In [1]:
import pandas as pd
import numpy as np
from time import time
import re
import string
import socket
from glob import glob
import os
import pyarrow.parquet as pq

In [2]:
country_code = "US"
print('Country:', country_code)
model='BERT'
iteration='1'
iter_and_model='ITER_'+iteration
if model:
    iter_and_model+='_'+model
print('Folder:', iter_and_model)
# Local
if 'samuel' in socket.gethostname().lower():
    path_to_data = os.path.join('../../data/classification',country_code)
# Cluster
else:
    path_to_data = os.path.join('/scratch/spf248/twitter/data/classification',country_code)
print('Path to data:',path_to_data)

Country: US
Folder: ITER_1_BERT
Path to data: ../../data/classification/US


# Collect all existing labels

In [3]:
print("Surveys:",len(sorted([x.split('/')[-2] for x in glob(os.path.join(path_to_data,'labeling','*','qualtrics','*','labels.csv'))])))

Surveys: 18


In [4]:
# Only keep one label per worker and tweet
labels=pd.concat(
[pd.read_csv(file) for file in glob(os.path.join(path_to_data,'labeling','*','qualtrics','*','labels.csv'))]).sort_values(
by=['tweet_id','class_id','QIDWorker']).drop_duplicates(
['tweet_id','class_id','QIDWorker']).set_index(
['tweet_id','class_id','QIDWorker'])

print('# labels:', labels.shape[0])

# labels: 204480


In [5]:
labels

Unnamed: 0_level_0,Unnamed: 1_level_0,Unnamed: 2_level_0,score
tweet_id,class_id,QIDWorker,Unnamed: 3_level_1
278519817328279552,1,A170EDGL8ZWMSL,yes
278519817328279552,1,A1CFPKUOCGJIM6,yes
278519817328279552,1,A1NHTBY5YB9JH7,yes
278519817328279552,1,A3B7TNVOISSZ2O,yes
278519817328279552,1,AVCXJ9M71WDCB,yes
...,...,...,...
1079723333548093440,4,AGYZ0GAAUIJZX,no
1079723333548093440,5,A1ETJBNTO9ZWZ8,yes
1079723333548093440,5,A2MFMT03E21ZIT,yes
1079723333548093440,5,A3135Y3RMFC3PK,yes


In [6]:
def is_labeled(x):
    # If First sequence was allocated more than once
    if x[0]>1:
        # If no other sequence
        if len(x)==1:
            return True
        else:
            # If second sequence less popular
            if x[1]<x[0]:
                return True
    return False

# Counts labels for each observation
counts=labels.groupby(['tweet_id','class_id'])['score'].value_counts().rename('count')

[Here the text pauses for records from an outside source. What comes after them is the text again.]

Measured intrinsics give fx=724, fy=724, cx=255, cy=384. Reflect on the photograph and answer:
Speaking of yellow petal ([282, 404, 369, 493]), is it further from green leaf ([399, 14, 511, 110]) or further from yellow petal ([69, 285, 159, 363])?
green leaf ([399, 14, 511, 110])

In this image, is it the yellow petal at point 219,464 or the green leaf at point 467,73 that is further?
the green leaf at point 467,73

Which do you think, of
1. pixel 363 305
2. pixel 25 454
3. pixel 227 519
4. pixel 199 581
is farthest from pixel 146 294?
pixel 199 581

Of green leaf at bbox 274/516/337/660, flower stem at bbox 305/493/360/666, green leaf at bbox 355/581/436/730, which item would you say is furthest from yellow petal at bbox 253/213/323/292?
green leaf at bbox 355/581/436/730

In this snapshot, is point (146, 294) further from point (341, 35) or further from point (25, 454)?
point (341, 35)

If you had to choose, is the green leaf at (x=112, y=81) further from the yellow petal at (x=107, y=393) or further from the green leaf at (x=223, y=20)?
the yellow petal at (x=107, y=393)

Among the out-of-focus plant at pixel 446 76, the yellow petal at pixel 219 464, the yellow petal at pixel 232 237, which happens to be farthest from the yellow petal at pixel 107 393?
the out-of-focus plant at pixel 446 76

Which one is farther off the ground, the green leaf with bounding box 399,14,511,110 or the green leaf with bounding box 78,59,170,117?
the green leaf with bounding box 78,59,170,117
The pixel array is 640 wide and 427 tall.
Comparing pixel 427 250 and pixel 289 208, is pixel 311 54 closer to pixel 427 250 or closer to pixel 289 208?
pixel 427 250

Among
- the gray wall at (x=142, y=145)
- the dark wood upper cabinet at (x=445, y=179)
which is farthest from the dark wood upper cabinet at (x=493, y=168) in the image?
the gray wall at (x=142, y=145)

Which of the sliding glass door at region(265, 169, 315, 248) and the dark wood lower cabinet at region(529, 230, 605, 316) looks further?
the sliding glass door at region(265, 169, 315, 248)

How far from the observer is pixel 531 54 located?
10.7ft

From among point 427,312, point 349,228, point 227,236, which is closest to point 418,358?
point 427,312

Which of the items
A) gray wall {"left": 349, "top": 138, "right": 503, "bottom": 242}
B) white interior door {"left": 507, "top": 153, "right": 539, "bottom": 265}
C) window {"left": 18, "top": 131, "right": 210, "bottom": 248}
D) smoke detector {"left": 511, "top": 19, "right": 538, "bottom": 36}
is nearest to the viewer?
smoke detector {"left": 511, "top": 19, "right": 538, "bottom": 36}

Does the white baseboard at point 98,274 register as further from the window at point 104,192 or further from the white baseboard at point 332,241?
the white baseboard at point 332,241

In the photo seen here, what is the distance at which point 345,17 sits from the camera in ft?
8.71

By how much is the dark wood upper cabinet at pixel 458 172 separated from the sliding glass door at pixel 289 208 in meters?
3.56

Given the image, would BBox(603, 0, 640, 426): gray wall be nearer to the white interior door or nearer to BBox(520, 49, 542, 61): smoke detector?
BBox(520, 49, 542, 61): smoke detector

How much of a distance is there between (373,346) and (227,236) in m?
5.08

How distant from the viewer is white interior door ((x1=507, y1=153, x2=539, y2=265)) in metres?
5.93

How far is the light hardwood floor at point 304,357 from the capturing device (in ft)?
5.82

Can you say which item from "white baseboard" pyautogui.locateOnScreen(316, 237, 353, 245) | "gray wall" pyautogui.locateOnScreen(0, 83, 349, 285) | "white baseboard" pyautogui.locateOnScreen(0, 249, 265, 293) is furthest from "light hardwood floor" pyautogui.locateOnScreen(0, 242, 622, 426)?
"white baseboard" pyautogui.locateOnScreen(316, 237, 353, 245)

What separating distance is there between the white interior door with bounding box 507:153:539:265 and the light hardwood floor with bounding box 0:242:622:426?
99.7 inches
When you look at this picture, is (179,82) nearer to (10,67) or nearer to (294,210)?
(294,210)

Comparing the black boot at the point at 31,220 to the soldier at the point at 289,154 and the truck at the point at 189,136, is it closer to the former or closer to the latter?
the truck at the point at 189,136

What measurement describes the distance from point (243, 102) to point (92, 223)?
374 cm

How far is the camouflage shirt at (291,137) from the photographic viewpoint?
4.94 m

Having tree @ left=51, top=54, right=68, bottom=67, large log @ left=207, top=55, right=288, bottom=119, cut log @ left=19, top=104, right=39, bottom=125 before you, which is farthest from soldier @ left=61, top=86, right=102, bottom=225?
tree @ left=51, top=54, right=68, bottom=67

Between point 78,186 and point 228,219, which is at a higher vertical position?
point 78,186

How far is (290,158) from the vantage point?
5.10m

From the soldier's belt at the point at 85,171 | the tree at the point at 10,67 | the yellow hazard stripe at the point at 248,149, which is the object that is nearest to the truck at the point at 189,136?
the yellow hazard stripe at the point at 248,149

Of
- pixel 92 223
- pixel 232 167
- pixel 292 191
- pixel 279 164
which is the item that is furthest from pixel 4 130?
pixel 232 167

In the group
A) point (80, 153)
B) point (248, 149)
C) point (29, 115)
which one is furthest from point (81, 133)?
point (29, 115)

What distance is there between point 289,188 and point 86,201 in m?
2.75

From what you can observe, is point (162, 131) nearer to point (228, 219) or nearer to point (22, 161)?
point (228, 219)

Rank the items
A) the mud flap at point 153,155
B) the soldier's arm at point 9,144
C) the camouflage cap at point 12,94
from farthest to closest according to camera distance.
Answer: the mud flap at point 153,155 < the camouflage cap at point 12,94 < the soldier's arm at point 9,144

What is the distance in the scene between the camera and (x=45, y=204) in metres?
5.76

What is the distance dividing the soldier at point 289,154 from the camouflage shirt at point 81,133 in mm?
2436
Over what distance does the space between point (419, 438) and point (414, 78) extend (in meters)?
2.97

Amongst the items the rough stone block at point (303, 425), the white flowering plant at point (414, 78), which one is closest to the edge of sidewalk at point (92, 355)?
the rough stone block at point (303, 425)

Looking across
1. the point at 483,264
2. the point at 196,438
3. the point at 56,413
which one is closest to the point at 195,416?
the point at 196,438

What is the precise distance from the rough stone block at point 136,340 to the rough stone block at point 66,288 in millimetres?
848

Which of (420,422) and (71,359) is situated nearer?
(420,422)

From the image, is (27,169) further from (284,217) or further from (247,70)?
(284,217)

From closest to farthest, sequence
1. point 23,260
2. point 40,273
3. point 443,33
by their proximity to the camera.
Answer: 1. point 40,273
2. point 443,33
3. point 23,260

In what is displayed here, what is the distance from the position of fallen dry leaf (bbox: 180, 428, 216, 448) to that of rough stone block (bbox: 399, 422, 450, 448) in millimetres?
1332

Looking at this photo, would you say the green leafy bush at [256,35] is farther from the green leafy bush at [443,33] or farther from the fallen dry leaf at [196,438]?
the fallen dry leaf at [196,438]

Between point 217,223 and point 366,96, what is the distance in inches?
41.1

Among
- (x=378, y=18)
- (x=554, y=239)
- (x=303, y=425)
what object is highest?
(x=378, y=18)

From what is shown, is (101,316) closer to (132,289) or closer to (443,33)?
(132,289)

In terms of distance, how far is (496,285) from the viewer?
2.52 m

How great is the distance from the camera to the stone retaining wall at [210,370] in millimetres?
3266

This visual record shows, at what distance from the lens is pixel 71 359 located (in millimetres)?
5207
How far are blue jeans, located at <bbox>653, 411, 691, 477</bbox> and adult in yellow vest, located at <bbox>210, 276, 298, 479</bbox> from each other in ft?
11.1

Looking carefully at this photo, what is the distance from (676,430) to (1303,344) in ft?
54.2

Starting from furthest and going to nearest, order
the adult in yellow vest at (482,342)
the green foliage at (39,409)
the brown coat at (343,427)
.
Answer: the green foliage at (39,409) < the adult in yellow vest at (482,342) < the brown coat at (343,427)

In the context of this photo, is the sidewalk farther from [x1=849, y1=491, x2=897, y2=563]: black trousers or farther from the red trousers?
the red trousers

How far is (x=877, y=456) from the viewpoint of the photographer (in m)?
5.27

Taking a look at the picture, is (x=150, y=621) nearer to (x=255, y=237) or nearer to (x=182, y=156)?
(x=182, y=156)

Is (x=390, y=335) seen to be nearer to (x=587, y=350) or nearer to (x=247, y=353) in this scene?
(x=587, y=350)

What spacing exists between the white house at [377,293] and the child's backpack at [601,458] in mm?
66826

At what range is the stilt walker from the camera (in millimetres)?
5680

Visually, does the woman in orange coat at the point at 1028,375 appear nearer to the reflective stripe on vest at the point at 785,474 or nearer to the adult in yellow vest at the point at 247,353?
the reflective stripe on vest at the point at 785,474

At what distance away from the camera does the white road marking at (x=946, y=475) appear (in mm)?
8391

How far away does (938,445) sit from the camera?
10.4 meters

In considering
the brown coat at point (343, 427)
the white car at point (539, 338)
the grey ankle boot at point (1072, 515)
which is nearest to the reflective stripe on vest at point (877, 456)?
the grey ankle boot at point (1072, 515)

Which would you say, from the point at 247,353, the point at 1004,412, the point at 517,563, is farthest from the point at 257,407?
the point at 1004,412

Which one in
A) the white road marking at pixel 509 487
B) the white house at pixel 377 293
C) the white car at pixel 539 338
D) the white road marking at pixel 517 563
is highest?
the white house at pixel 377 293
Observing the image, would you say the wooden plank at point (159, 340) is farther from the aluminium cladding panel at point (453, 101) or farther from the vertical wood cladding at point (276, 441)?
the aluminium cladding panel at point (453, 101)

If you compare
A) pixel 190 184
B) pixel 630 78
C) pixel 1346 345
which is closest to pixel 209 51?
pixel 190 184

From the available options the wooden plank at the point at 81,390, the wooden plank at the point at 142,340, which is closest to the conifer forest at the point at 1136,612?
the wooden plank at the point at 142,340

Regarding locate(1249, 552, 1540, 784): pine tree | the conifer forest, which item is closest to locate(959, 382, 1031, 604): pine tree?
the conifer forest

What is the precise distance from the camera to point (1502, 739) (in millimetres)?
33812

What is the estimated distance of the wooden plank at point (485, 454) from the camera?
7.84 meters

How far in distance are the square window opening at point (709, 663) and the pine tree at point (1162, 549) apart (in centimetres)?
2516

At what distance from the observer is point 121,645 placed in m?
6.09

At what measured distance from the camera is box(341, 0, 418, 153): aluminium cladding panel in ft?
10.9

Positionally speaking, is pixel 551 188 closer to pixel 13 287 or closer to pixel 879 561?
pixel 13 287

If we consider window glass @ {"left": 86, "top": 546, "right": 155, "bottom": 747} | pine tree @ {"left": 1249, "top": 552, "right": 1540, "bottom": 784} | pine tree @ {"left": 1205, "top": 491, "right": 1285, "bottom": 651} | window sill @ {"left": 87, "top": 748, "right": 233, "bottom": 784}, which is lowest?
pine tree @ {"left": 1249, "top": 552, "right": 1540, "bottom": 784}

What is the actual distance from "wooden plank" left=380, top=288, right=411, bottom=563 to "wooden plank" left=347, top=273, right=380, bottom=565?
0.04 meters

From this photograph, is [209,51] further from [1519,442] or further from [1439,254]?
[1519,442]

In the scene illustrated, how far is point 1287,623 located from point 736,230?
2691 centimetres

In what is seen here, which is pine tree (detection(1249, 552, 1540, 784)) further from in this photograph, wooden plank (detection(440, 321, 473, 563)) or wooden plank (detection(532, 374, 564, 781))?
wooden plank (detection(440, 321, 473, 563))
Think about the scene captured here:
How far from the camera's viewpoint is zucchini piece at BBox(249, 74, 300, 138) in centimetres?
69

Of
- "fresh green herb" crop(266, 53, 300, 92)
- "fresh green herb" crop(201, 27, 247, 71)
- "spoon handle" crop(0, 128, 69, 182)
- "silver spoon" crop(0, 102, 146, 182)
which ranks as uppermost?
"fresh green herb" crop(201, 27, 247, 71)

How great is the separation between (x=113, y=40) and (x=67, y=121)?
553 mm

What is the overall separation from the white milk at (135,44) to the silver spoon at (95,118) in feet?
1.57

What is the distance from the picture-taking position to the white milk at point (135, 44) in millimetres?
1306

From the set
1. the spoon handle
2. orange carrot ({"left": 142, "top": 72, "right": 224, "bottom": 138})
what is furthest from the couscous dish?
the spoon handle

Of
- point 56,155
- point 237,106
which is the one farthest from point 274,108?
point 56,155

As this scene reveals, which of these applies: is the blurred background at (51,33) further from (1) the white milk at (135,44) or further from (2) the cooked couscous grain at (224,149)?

# Keep tweets that were labeled more than once with most popular labels strictly dominating
ids_labeled=counts.groupby(['tweet_id','class_id']).apply(list).apply(is_labeled).groupby('tweet_id').sum().where(lambda x:x==5).dropna().index
print('# labeled tweets:', len(ids_labeled))

# labeled tweets: 10522


In [7]:
# Keep most popular label sequence
labels=counts.reindex(ids_labeled,level='tweet_id').reset_index(
level='score').groupby(['tweet_id','class_id'])['score'].first().unstack()
labels.index=labels.index.astype(str)

class2name=dict(zip(range(1,6),[
'is_unemployed',
'job_loss',
'job_search',
'is_hired',
'job_offer',
]))

['Does this tweet indicate that the user is currently unemployed?',
'Does this tweet indicate that the user became unemployed within the last month?',
'Does this tweet indicate that the user is currently searching for a job?',
'Does this tweet indicate that the user was hired within the last month?',
'Does this tweet contain a job offer?',]

labels.rename(columns=lambda x:class2name[x],inplace=True)
labels.reset_index(inplace=True)

# Merge with input data

In [8]:
tweets=pd.DataFrame()
sample_files=glob(os.path.join(path_to_data,'labeling',iter_and_model,'sample','*'))
for sample_file in sample_files:
    if '.pkl' in sample_file:
        tweets=pd.concat([tweets,pd.read_pickle(sample_file)])
    elif '.parquet' in sample_file:
        tweets=pd.concat([tweets,pd.read_parquet(sample_file)])
    else:
        print('Extension error:', sample_file)
tweets=tweets.drop_duplicates('tweet_id')[['tweet_id','text']]
tweets.tweet_id=tweets.tweet_id.astype(str)
print('# Input tweets:',tweets.shape[0])

tweets=tweets.merge(labels)
print('# Labeled tweets:',tweets.shape[0])

# Input tweets: 990
# Labeled tweets: 755


In [9]:
tweets[class2name.values()].applymap(lambda x:x=='yes').mean()

is_unemployed    0.250331
job_loss         0.123179
job_search       0.137748
is_hired         0.123179
job_offer        0.182781
dtype: float64

In [10]:
tweets.to_pickle(os.path.join(path_to_data,'labeling',iter_and_model,'labels.pkl'))